He also looks exactly like P. So much so that, at the latest count, four people have (unprompted) said to me that they think P "has a touch of the Ben Fogles about him". Quite. One friend even posted me a magazine cover featuring Ben with the attached note: "I'm glad to see P is making ends meet by posing for magazine covers".
So I strongly recommend that all Fogle Fans head to benfogle.com/gallery and peruse the endless stream of photos of our hero in all manner of hearty pursuits... hugging tiger cubs, jumping on beaches with dogs, baby Ben, Ben's Barn, Ben as an officer... Joy.
Tuesday, May 01, 2007
Primark - Hell on Marble Arch

I'm working close to the new Primark superstore at Marble Arch... so I ventured in at lunchtime. I could feel my Vivienne Westwood shirt recoiling around me in disgust at the stench of acrylic, polyamide and a multitude of other man-made fibres... all mingling with the body odour entrenched in the garments by the underage Bangaldeshi sweatshop workers who created them (hourly rate varies from 3-5p depending on whether you read the Daily Mail or the Daily Telegraph. It's quite a difference as 5p is almost double 3p. Genuinely shocking).

■ DIRECTIONS:
Please update the blog text, starting at the words "So I strongly" and ending after "3p. Genuinely shocking).", so that "midday" replaces "lunchtime".

(Dataset entries)
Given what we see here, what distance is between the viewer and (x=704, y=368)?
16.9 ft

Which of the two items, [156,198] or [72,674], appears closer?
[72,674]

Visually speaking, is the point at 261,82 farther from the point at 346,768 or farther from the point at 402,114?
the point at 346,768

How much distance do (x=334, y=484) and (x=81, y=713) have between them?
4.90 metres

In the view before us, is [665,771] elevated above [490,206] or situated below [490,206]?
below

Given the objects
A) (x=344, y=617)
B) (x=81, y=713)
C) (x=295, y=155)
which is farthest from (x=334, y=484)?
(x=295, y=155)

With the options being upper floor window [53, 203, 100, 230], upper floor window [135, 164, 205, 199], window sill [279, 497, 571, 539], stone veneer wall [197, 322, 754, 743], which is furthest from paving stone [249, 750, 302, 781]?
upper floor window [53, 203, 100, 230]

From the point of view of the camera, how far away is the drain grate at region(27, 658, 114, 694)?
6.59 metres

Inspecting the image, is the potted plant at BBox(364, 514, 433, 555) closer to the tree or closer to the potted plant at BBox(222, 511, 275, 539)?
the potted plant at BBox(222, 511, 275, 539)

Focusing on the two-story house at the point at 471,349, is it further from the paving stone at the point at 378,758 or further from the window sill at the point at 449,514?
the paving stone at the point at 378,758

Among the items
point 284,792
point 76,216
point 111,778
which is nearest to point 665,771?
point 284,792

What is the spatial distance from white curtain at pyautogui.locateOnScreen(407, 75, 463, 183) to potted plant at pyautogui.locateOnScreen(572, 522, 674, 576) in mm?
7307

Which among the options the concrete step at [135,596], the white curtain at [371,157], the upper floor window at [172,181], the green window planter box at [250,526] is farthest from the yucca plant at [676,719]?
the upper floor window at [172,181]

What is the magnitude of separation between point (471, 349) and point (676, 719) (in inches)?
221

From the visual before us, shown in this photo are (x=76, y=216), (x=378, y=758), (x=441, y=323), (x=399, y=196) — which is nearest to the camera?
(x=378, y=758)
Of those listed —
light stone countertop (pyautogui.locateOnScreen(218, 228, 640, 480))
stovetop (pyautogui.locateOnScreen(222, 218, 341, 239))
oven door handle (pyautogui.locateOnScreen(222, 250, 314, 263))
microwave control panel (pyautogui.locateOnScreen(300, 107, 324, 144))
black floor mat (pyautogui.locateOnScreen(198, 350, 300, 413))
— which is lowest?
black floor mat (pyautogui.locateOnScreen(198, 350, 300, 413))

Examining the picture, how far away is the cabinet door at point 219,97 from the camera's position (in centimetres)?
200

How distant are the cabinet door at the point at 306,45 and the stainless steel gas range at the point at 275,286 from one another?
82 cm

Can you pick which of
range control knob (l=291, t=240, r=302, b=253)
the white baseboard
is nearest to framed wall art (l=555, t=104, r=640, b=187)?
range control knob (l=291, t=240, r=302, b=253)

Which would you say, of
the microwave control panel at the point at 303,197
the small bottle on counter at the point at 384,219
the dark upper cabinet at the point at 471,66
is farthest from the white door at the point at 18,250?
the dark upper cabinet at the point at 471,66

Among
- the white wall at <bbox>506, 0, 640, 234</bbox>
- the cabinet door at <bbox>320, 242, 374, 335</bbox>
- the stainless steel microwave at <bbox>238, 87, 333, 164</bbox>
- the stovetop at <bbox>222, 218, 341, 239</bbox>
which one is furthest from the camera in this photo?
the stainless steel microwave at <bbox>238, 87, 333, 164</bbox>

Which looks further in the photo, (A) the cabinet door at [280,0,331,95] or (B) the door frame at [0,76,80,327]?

■ RESPONSE TO THE EXERCISE:
So I strongly recommend that all Fogle Fans head to benfogle.com/gallery and peruse the endless stream of photos of our hero in all manner of hearty pursuits... hugging tiger cubs, jumping on beaches with dogs, baby Ben, Ben's Barn, Ben as an officer... Joy.
Tuesday, May 01, 2007
Primark - Hell on Marble Arch

I'm working close to the new Primark superstore at Marble Arch... so I ventured in at midday. I could feel my Vivienne Westwood shirt recoiling around me in disgust at the stench of acrylic, polyamide and a multitude of other man-made fibres... all mingling with the body odour entrenched in the garments by the underage Bangaldeshi sweatshop workers who created them (hourly rate varies from 3-5p depending on whether you read the Daily Mail or the Daily Telegraph. It's quite a difference as 5p is almost double 3p. Genuinely shocking).